Das zweite Gesicht oder: Du hast wohl den Arsch offen!

Gemeiner Meinung nach schauen Frauen anderen zu allererst ins Gesicht, um sich ein Bild von der ganzen Persönlichkeit zu machen. Und in der Tat lässt sich aus einem einmalig gekonnten Blick-Winkel durchaus schön das zweite Gesicht auf Anhieb erfassen.
„Von hinten betrachtet sieht ein Haus meist anders als von vorne aus“, tönt es noch weise aus dem letzten Loch der guten Stube. Und so kann je nach Einschätzung dies Bildnis alsbald zur „Allerwertesten“ promovieren, in der die Betrachterin allzu gerne ihr Gesicht verlieren möchte, oder sich platt auf ihre vier Buchstaben abzusetzen verlangt.
Diese Da-Hintern-Schau hat Geschichte(n).
Schon die alten Griechinnen wussten theoretisch und praktisch Position einzunehmen und machten aus ihrer POlitischen Präferenz einen Namen für nachhaltige Forschungen.
„Griechisch“ ist heute noch landübergreifend der Begriff für den damaligen analigen Normalverkehr und an den Gymnasien, gr. gymnos = nackt, wurden auch diese sinnlichen Reize als lernstimulierend für andere Bereiche gelehrt. Rosige Backen und Lachgrübchen waren offensichtliche Zeichen pragmatischer Denkerinnen, bes. der Cynikerinnen. Wohlangesehene und gebildete Hetären in Hellas zeigten sich Gästinnen als erstes von ihrer „besten Seite“ und bewegten beide Hälften mit Klasse. Zur Profilierung trug frau eine G-Binde (Gesäß-B.), frz. sous-tien-cul, die im Gegensatz zum heutigen Hüfthalter den Pfirsich groß rausbrachte; zudem einen B-Halter, der die Birnen kleinmachte. Ideal war das burschikose junge Modell und deren „Antlitz“, mit dem begehrt verkehrt wurde und außerdem keine fötalen Auswirkungen zeitigte. Die hinterste Verehrung fand ihre vielfältigen Ausdrücke auch in der Sprache und in der Göttin Kallypygos, für die sich ihre Fans arschtapfer anstellten.

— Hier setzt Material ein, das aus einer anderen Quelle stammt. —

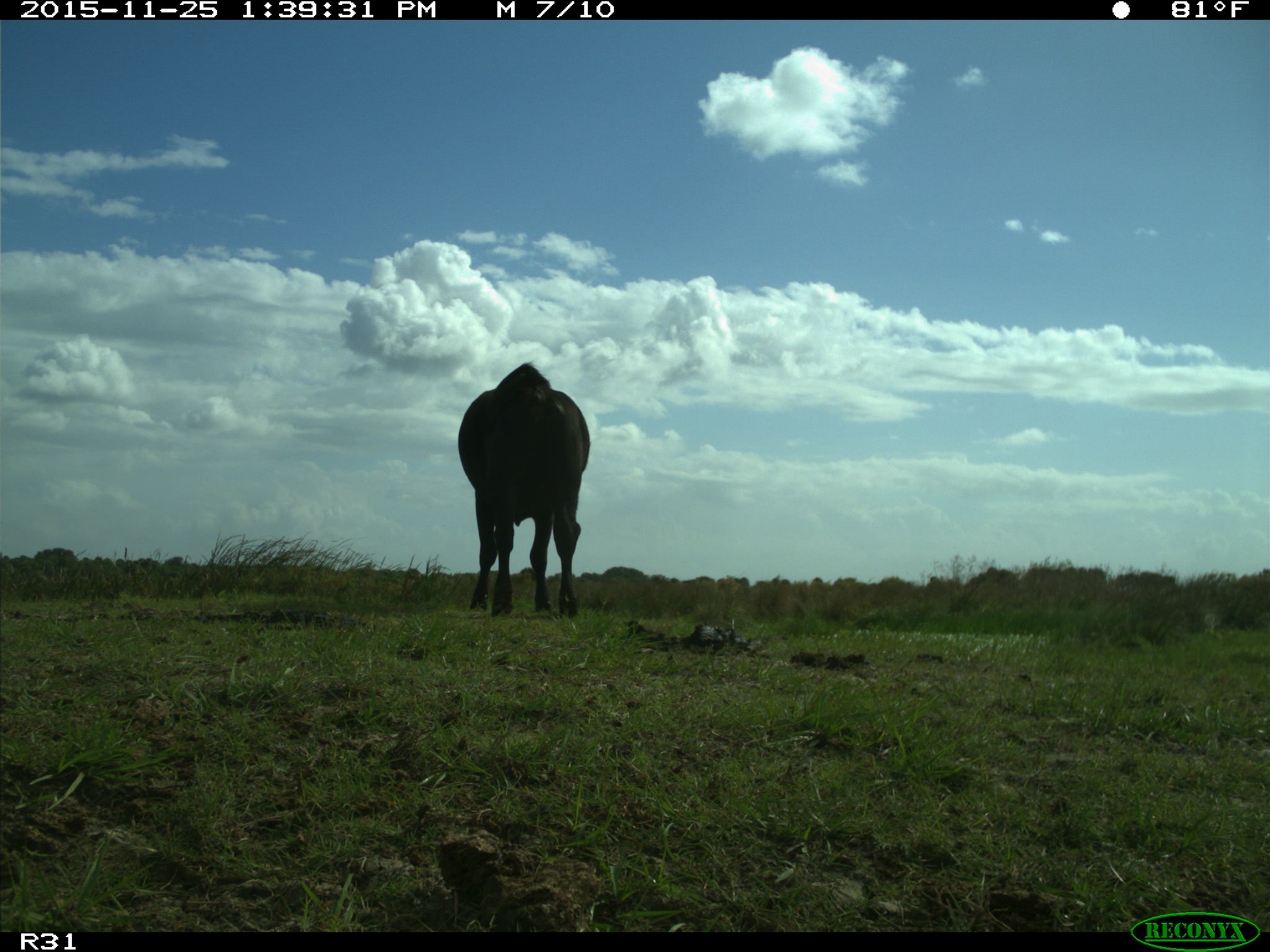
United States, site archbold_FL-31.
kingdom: Animalia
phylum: Chordata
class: Mammalia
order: Artiodactyla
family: Bovidae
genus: Bos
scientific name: Bos taurus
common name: domestic cow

Auch die Römerinnen liebten es „a tergo“ und gingen mit dieser Stoßrichtung in die Analen ein. Gestylt wurde in speziellen Studios, in denen mit heißem Öl, Harz und Pech Schöngeist à popo betrieben und rosige Einblicke gewährt wurden. Die „Rimadonna“ ist Kennerinnen ein Symbol, die auch in streng englischer Tradition gern gehabt wurde: to rim oder „riming“ sind hinterste Leckereien und Züngeleien. „Rosebud“ ist die Rosenknospe, die die schöne Rosette zu jenem Lustreich meint, auch als Filmtitel bekannt wurde und als Eau de toilette betört.
Französische Sophien wissen, woher die Winde blasen und wie sie riechen. „L'effeuille des roses“ dreht sich um die Entblätterung der Rosen, also der Arschbacken, um denselbigen begrüßenderweise die berühmten franz. Afterküsse links, rechts, links etc. zu verpassen. „Les fesses“, d.h. die Oberschenkel bis hin zur Felsenkluft (lat.fessum = Ritze), betonen die Schönheit dieser existentialistischen Sichtweise und in den „Magazins des fesses“ wurde diese Tracht professionell doziert. Frau kann sich dort von Liebkosungen über Reibungen bis zu Streichen und Prügeln alles abholen, auf dass die Bäckchen erröten und glühen. Heute noch endet manche Diskussion „dans les fesses“.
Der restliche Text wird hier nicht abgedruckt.